How did I first develop my tastes? I don’t really remember food as such, until I was about four or five, by then I had already established likes and dislike, as have all children. No doubt I followed all the stages from infancy to child as other babies and toddlers do. However, food wasn’t the issue, back then as it is now. Out tastes were not so pandered too as today’s children. Britain was still in the throes of rationing and shortages; memories not only of the war but of the Great Depression beforehand. Food was essential, choice was limited and you ate or went hungry. Snacks were almost non existent, sweets still rationed.
Spending more time outside than in, living in unheated houses, attending schools relying on open coal fires to warm draughty cold rooms, we had appetite to spare.(They never succeeded in heating those rooms, but schools never closed because of the cold, we put on our scarves gloves and coats.)
We burnt our edible fuel efficiently and an overweight child was a rarity. However, it didn’t stop the children having strong likes and dislikes. Disliking the admonishment that we had ‘eat up’, ‘clean our plates’, ‘eat your bread and butter before the cake’. To think of the ‘starving children of Africa’ or ‘China’. When you are learning about taste and texture these strictures fall on deaf-sh ears. Left to their own devices children, who are not actually starving, will develop a taste of their own.
My earthliest bad memories of food are the ‘eating everything up’. I wasn’t keen on root vegetables(with the exception of potatoes) didn’t like anything to do with swedes, turnips, onions, fish, or tomatoes.
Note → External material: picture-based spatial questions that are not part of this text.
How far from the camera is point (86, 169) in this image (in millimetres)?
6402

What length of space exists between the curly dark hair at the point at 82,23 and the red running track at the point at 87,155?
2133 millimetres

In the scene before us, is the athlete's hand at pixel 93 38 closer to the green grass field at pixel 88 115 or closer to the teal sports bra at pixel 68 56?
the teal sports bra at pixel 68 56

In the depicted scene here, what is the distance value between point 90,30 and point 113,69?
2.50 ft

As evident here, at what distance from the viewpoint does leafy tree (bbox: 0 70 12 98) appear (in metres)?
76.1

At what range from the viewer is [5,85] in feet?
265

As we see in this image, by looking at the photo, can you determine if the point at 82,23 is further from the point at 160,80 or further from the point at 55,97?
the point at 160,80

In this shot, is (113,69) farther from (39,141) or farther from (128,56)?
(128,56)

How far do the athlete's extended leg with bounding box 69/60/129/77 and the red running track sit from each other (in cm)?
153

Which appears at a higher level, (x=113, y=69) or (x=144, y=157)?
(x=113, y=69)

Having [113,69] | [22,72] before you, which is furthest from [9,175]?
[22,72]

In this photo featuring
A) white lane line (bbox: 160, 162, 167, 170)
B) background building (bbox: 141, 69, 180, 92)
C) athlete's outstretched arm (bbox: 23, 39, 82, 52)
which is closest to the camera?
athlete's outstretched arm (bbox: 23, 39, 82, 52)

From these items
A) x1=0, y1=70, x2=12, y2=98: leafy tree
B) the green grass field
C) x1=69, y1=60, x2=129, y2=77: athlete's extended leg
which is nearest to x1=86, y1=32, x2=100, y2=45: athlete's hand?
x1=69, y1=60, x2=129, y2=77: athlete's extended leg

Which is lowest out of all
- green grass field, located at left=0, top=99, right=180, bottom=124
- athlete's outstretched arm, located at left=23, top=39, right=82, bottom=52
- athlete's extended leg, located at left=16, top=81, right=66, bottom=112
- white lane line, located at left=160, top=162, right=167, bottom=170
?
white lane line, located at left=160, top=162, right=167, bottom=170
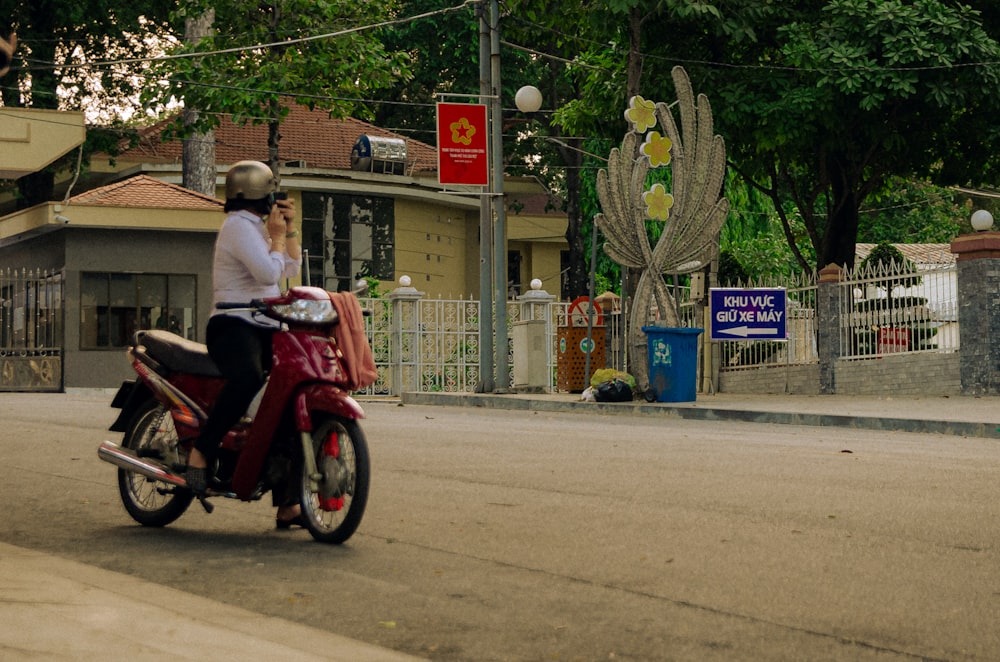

We had a plethora of roots for family meals, carrots, parsnips, Mum and Dad were keen on turnips and swede as well. I would push them around my plate until they were dizzy.
The pudding would be brought out, demolished by others, the family would leave, and I would still be there pushing those vegetables around. Not allowed to leave until they were finished. To be fair to Mum, she never gave me huge amounts, she knew I didn't like them but, to my mind, the small amount was an insurmountable mountain.
Term time was the worst, I had to finish them on my own. Finish them I would eventually, and maybe I didn’t exactly ‘clean’ the plate but the veg would be gone, in time for tea. I liked teatime and if lunch wasn’t eaten teatime never came:(
During the holidays my sister would creep in and help me eat them:)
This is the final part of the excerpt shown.